News: Over half of Ethiopia's fertilizer order for current year arrives at Djibouti port

Recently, a vessel carrying 636,600 quintals of NPS Boron fertilizers docked at the port of Djibouti (Photo: EABC)

Addis Abeba – The Ethiopian Agricultural Businesses Corporation (EABC) has reported the arrival of just over half the soil fertilizer ordered for the ongoing “Bega” dry season and the upcoming “Mehir” main harvesting season at the Port of Djibouti.

In September 2023, Girma Amente, Minister of Agriculture, unveiled the government’s robust plan to procure 23 million quintals of fertilizer for the current harvest, signaling a marked increase from the previous seasons. This year’s fertilizer procurement is nearly twice the 14 million quintals of fertilizer imported in the previous harvesting season.

The Corporation has indicated that of the total fertilizer procured for this season’s harvest, 12 million quintals (52% of the total) have been received at the Djibouti port. Out of the arrived fertilizers at Djibouti, 11.7 million quintals have already been transported into Ethiopia and “are in the process of being distributed to farmers through agricultural cooperatives and unions.”

Despite these developments, media reports have indicated that ongoing conflicts in different parts of the country, including the Amhara region, are disrupting the delivery of this vital fertilizer to small-scale farmers.

- [WRITTEN PROBLEM 1]: Write out the passage of the fertilizer news item starting at "Addis Abeba – The Ethiopian" and ending at "previous harvesting season.".
The listing that comes next bears no relation to the fertilizer news item.

[Data records]
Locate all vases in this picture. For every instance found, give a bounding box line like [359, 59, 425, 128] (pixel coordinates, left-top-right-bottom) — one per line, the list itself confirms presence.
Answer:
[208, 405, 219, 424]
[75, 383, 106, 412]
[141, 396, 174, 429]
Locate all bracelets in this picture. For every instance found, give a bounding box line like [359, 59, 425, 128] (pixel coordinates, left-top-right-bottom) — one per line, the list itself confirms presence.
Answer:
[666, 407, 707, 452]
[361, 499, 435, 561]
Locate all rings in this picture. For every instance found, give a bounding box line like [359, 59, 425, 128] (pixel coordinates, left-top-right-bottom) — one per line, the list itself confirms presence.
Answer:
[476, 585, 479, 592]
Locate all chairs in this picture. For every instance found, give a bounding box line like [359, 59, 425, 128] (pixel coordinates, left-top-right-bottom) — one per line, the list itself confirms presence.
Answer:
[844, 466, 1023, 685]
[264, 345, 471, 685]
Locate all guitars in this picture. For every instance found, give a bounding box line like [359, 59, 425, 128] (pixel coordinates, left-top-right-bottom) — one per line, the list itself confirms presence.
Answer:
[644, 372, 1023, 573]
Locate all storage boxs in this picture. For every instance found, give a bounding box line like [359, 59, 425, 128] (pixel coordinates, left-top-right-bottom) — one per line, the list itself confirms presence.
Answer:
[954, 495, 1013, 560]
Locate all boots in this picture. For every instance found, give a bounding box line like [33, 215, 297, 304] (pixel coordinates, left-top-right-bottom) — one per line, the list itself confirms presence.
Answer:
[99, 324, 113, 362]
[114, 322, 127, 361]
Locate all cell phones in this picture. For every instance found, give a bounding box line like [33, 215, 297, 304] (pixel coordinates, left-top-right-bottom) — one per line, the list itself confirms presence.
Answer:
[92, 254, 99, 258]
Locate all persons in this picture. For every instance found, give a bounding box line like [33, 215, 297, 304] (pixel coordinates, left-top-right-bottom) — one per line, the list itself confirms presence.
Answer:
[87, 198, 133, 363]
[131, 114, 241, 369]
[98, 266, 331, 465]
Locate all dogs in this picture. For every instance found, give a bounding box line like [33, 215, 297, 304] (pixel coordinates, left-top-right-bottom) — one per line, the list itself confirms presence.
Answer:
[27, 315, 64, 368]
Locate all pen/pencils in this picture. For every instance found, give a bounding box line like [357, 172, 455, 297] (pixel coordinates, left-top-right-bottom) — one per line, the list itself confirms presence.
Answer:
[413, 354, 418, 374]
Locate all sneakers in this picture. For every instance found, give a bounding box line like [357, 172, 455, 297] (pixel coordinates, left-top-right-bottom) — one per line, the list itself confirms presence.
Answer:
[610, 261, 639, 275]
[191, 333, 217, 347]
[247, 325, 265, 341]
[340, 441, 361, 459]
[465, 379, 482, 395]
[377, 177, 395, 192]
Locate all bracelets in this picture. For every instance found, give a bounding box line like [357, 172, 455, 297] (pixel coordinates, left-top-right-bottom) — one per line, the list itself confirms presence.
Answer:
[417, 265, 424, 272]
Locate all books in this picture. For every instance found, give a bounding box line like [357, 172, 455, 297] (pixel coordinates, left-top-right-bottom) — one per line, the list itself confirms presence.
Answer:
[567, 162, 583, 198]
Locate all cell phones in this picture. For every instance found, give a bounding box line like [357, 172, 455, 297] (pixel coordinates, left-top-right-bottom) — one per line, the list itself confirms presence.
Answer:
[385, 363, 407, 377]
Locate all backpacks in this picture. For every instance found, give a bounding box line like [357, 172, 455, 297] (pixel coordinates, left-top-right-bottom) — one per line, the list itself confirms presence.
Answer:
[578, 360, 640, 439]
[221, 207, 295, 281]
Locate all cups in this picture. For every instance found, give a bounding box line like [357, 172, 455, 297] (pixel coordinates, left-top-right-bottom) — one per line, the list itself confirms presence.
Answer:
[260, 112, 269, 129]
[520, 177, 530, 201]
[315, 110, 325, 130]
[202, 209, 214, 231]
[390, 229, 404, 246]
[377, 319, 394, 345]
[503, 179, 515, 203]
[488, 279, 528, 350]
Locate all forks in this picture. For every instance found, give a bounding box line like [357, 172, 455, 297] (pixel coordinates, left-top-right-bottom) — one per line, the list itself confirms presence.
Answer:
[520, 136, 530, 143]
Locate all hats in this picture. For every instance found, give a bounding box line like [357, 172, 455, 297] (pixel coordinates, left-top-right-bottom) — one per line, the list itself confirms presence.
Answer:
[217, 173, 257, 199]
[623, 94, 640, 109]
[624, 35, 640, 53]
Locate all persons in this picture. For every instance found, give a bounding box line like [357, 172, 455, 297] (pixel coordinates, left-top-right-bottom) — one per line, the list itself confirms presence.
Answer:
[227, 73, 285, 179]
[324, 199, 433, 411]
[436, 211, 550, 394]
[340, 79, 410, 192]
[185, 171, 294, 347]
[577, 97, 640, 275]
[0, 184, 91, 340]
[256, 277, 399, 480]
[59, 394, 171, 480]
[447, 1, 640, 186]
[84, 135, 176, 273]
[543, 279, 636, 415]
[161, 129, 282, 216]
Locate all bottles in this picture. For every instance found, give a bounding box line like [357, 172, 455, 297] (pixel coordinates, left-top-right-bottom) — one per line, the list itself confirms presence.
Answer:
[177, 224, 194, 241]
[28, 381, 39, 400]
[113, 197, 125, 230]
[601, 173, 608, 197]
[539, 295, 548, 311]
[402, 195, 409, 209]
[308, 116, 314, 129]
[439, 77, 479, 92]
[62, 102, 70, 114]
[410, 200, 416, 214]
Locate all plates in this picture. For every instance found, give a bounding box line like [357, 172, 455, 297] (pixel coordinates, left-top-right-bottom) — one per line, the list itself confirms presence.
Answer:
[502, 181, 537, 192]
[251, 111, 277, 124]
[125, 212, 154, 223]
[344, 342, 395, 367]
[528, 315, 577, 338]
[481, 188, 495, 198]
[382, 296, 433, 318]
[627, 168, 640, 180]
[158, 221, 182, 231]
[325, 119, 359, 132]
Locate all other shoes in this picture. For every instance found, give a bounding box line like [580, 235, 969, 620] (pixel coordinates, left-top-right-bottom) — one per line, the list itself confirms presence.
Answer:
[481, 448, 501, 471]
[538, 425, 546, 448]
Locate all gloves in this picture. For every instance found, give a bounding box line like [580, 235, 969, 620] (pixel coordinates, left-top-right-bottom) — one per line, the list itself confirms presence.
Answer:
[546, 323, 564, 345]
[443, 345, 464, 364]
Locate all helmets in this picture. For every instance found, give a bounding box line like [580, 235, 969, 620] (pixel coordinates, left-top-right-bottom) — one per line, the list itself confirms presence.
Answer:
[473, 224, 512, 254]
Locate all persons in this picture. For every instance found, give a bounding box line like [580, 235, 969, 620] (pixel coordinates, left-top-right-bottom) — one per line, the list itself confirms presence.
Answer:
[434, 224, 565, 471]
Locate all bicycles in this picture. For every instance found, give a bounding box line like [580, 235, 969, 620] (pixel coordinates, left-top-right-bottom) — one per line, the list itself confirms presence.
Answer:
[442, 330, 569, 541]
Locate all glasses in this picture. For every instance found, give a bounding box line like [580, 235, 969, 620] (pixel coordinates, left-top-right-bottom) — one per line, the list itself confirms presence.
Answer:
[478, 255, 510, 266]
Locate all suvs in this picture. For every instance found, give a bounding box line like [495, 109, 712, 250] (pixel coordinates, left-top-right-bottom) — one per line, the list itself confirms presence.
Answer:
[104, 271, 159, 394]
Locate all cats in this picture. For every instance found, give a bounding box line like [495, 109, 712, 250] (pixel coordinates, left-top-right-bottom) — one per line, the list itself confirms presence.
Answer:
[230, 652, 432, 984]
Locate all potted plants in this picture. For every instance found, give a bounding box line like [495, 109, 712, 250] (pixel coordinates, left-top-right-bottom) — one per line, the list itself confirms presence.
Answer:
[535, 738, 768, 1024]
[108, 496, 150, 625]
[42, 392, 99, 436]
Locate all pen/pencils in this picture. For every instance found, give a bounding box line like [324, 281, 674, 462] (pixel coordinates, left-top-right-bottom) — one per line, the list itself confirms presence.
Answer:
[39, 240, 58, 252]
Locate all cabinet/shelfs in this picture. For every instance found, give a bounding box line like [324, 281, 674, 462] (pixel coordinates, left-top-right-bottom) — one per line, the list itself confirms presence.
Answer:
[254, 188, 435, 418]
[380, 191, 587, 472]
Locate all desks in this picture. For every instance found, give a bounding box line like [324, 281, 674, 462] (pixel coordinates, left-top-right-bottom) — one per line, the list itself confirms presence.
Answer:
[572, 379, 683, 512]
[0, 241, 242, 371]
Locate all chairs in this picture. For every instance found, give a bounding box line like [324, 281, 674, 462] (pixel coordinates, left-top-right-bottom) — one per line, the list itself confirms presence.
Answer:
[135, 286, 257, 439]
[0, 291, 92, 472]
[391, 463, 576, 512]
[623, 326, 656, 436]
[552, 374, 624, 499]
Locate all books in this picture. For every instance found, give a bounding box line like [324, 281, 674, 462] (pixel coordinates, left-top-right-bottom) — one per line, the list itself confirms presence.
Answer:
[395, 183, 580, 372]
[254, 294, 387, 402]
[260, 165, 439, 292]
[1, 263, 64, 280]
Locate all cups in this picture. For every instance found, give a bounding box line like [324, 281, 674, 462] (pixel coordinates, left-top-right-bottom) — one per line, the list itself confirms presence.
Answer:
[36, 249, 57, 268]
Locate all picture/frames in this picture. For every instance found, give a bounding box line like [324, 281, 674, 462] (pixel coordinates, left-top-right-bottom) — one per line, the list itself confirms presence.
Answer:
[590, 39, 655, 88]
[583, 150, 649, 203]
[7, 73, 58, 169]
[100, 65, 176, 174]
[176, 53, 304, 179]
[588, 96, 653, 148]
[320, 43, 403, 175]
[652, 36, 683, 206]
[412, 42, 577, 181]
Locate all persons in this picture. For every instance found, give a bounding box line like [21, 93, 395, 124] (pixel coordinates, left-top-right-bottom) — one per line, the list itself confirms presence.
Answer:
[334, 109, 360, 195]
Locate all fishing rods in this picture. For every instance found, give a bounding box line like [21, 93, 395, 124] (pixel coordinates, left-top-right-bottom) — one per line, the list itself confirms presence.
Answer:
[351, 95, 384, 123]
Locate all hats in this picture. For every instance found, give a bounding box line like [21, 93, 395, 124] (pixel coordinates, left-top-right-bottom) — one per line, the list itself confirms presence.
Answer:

- [WRITTEN PROBLEM 2]: Show every line of the listing that contains the string "bracelets", matching case.

- [FULL RESPONSE 1]:
Addis Abeba – The Ethiopian Agricultural Businesses Corporation (EABC) has reported the arrival of just over half the soil fertilizer ordered for the ongoing “Bega” dry season and the upcoming “Mehir” main harvesting season at the Port of Djibouti.

In September 2023, Girma Amente, Minister of Agriculture, unveiled the government’s robust plan to procure 23 million quintals of fertilizer for the current harvest, signaling a marked increase from the previous seasons. This year’s fertilizer procurement is nearly twice the 14 million quintals of fertilizer imported in the previous harvesting season.

- [FULL RESPONSE 2]:
Locate all bracelets in this picture. For every instance found, give a bounding box line like [359, 59, 425, 128] (pixel coordinates, left-top-right-bottom) — one per line, the list itself confirms presence.
Locate all bracelets in this picture. For every instance found, give a bounding box line like [357, 172, 455, 297] (pixel coordinates, left-top-right-bottom) — one per line, the list itself confirms presence.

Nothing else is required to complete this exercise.